DNA-PAINT on viral particles using 6-nt imagers. (A) General strategy for labelling of the viral genome: RNA-carrying viral segments are hybridized by primary probes that provide the docking sequence for DNA-PAINT imagers. In sequential rounds, the PB1 segment is imaged with the fluorogenic 6-nt imager (purple backbone, left panel) followed by the NA segment with the P3 imager (green backbone, right panel). (B) Arrangement of docking sites for the 6-nt imager. (C) Reconstructed images of PB1 segment imaged with the 6-nt imager. (D) The zoom-in illustrates the fitted spine and radius. (E) Localizations per segment for both imagers. (F) Segment radius, fitted to the extracted segments. Values are mean and standard deviation of two (6 nt) or three (P3) independent experiments.

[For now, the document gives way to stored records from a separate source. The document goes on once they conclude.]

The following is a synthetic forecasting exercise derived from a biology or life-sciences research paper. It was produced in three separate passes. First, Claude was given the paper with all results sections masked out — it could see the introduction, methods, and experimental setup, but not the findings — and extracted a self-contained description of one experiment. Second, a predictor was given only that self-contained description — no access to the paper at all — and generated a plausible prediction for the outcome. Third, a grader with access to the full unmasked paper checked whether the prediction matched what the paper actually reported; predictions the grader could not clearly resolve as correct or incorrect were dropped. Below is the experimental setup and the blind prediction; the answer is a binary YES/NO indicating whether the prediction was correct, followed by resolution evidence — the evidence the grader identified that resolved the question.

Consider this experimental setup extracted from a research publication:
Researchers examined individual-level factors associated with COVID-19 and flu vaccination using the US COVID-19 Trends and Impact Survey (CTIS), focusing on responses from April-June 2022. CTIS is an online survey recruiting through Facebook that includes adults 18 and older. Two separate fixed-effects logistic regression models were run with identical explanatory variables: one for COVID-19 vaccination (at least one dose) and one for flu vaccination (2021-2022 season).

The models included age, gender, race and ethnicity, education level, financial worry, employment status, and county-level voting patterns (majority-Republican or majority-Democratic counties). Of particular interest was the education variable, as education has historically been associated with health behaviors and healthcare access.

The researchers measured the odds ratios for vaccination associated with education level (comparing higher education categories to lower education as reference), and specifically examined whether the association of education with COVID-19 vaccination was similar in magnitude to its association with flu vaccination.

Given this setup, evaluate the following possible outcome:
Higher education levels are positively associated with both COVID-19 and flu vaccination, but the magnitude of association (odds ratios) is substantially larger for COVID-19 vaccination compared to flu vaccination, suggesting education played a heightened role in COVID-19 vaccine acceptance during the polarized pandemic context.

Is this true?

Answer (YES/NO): NO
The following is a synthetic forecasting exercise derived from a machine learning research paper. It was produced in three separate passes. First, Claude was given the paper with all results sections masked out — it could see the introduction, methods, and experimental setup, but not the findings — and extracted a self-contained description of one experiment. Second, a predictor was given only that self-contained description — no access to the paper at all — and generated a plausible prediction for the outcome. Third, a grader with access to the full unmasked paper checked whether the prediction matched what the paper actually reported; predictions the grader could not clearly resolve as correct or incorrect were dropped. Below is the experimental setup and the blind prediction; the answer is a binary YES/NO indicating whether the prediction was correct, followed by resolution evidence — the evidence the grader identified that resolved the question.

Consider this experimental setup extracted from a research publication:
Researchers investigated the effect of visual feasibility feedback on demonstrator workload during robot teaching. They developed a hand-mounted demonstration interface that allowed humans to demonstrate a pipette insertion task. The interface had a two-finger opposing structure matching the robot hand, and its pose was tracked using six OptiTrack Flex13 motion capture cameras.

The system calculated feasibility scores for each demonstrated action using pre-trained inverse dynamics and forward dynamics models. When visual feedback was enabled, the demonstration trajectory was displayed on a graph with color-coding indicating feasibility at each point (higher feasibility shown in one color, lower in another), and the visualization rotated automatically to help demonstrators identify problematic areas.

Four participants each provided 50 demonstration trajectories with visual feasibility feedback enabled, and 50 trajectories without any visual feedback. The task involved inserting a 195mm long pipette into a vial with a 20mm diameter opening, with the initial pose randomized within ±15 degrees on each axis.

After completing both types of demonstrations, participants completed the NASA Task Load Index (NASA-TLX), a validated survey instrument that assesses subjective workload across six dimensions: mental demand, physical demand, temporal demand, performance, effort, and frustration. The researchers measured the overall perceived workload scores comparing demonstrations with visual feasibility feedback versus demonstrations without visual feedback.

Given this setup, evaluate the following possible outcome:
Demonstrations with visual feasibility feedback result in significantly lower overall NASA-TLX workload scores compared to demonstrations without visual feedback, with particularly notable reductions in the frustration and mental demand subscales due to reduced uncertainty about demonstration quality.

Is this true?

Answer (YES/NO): NO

Much like other SMLM techniques, the acquisition of a single reconstructed image is time-consuming, mainly because it is the experimental environment that determines imaging speed in DNA-PAINT. There are two key factors to consider: the hybridization kinetics of imagers to the docking strand and the need for motion blur of unbound imagers, which is required for precise localization of only target-bound imagers. Both factors limit the imager concentration to the picomolar to low nanomolar range [39, 48, 58]. Fluorogenic imagers can help to address both points: through them being essentially dark when unbound, the need for motion blur is significantly reduced, so shorter exposure times can be implemented without detecting unbound imagers. Further, speeding up the actual kinetics of the hybridization/de-hybridization cycle requires fast off-rates (i.e. shorter sequences) as well as faster on-rates, facilitated by higher imager concentrations.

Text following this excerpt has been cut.